* Task requirements
Write out exactly the lines from the one containing "Approximately how far" through the last line of the records below, including both.

* Material for this task
** begin **

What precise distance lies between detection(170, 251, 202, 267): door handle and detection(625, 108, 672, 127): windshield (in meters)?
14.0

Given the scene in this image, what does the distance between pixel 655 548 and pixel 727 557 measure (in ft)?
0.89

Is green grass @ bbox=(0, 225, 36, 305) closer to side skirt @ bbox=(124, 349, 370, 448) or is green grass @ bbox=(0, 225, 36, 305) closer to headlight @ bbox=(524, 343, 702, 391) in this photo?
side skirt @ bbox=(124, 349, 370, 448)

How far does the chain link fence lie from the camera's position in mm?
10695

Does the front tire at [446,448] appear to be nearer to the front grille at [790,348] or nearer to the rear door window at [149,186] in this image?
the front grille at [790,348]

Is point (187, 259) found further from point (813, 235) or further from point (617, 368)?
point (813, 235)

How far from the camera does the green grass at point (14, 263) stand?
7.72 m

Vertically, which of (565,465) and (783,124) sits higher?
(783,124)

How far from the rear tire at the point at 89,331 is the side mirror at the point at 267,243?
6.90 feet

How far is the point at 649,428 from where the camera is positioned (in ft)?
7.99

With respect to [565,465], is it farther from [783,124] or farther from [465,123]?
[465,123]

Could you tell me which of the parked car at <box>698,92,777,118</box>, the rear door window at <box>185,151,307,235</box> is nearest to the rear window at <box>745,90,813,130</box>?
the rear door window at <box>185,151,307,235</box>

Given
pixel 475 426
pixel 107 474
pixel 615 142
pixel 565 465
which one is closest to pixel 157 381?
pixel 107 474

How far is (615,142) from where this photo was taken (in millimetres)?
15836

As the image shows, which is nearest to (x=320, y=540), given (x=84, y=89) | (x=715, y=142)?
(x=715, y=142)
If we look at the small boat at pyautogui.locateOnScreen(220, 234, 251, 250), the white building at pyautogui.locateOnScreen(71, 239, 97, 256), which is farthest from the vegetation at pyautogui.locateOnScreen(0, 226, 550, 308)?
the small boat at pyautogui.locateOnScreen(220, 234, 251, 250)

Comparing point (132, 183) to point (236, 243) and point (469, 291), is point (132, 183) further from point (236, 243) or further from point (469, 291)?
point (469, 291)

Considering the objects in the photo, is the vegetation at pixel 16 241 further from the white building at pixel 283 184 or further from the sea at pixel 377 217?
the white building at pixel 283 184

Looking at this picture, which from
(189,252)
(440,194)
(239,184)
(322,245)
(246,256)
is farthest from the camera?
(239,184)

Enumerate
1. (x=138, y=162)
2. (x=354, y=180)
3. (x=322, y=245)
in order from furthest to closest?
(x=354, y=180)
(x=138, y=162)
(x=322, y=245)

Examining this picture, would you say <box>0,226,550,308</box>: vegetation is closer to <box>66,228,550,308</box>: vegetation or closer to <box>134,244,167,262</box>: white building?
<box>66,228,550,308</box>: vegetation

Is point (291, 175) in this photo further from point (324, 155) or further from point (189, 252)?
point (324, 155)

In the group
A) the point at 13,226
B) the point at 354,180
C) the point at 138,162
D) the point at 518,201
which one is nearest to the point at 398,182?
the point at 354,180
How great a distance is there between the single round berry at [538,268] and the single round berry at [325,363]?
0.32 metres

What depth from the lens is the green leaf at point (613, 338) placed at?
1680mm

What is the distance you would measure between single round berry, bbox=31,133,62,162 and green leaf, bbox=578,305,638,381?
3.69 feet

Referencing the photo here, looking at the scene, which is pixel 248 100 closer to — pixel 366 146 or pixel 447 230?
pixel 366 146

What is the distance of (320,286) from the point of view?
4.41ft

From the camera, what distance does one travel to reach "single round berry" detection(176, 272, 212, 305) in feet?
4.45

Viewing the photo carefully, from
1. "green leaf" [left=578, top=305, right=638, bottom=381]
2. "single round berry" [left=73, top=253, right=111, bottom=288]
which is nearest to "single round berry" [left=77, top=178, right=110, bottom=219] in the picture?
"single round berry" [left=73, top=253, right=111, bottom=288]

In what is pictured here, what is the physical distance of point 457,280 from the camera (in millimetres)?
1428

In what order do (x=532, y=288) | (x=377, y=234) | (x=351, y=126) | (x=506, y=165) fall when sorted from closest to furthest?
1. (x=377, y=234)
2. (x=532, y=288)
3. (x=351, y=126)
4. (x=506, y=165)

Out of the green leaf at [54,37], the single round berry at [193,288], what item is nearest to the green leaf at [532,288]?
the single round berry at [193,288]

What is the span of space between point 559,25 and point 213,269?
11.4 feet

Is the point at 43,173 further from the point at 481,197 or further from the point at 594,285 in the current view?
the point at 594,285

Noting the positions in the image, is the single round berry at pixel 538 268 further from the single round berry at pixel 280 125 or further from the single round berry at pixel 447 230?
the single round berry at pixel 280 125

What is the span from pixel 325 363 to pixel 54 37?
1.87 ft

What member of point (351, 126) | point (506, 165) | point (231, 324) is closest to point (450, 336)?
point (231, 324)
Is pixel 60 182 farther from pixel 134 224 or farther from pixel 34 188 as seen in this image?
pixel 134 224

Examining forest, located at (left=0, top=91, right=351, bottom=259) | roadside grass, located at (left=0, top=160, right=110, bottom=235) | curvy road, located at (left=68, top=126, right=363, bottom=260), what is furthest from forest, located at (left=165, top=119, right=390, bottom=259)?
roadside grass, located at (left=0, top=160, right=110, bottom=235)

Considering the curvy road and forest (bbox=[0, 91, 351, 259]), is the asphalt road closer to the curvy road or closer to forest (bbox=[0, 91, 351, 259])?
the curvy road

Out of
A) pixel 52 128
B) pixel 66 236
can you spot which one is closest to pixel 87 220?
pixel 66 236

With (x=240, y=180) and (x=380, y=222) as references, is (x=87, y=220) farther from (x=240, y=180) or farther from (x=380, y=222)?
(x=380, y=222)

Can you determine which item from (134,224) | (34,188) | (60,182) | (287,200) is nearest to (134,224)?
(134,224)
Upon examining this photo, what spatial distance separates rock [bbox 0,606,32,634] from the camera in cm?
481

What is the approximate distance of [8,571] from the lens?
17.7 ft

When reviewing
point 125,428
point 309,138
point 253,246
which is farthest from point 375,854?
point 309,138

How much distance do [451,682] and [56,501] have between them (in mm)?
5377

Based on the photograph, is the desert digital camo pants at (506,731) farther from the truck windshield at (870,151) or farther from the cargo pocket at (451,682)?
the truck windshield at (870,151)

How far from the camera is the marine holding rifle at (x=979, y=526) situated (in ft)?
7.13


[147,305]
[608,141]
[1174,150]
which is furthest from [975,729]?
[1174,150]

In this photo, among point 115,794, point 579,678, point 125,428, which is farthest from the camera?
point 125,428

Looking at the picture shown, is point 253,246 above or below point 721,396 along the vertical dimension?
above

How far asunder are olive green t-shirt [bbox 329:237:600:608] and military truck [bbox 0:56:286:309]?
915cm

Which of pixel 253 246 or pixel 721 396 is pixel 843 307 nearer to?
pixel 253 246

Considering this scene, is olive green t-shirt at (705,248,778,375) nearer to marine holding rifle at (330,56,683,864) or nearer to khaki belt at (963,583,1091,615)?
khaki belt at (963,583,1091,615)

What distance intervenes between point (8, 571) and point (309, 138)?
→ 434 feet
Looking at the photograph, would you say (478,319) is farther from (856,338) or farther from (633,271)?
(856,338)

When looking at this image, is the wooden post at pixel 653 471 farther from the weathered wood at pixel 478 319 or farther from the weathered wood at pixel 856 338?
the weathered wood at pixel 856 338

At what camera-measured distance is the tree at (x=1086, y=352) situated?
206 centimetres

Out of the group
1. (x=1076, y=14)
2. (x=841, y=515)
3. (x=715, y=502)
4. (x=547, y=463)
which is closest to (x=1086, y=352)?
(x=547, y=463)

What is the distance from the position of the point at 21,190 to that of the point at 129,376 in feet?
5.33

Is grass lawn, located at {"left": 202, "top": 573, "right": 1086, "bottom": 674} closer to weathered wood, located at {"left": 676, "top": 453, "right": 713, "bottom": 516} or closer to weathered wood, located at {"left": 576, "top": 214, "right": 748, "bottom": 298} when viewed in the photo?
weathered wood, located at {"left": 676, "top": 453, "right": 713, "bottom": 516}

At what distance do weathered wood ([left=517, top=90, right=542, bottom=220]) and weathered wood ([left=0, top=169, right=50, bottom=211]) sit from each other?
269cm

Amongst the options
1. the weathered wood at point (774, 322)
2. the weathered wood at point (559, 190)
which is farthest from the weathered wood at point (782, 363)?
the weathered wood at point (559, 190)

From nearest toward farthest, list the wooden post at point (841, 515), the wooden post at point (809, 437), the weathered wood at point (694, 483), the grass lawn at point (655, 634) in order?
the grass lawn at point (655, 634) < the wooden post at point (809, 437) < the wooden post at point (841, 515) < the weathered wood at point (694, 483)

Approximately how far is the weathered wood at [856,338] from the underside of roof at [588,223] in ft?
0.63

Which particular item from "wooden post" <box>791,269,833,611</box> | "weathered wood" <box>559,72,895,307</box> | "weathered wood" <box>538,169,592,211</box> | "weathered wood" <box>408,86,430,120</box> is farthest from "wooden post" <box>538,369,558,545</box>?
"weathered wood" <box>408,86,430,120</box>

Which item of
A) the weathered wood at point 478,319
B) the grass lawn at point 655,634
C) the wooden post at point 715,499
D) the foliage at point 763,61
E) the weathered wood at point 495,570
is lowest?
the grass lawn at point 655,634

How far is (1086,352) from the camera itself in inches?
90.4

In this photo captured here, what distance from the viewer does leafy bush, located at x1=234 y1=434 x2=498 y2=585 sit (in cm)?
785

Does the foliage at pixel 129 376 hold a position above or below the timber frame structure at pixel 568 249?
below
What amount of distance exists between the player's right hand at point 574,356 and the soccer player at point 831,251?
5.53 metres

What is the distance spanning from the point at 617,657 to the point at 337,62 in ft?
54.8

** end **

* Full output
Approximately how far is the weathered wood at [856,338] from the underside of roof at [588,223] in ft?
0.63

Which particular item from "wooden post" <box>791,269,833,611</box> | "weathered wood" <box>559,72,895,307</box> | "weathered wood" <box>538,169,592,211</box> | "weathered wood" <box>408,86,430,120</box> is farthest from "wooden post" <box>538,369,558,545</box>?
"weathered wood" <box>408,86,430,120</box>

Which item of
A) the weathered wood at point 478,319
B) the grass lawn at point 655,634
C) the wooden post at point 715,499
D) the foliage at point 763,61
E) the weathered wood at point 495,570
is lowest?
the grass lawn at point 655,634

How far is (1086,352) from the camera itself in inches?
90.4

In this photo captured here, what distance from the viewer does leafy bush, located at x1=234 y1=434 x2=498 y2=585 sit (in cm)?
785

Does the foliage at pixel 129 376 hold a position above or below the timber frame structure at pixel 568 249?
below
What amount of distance exists between the player's right hand at point 574,356 and the soccer player at point 831,251?
5.53 metres

What is the distance spanning from the point at 617,657 to the point at 337,62 in ft?
54.8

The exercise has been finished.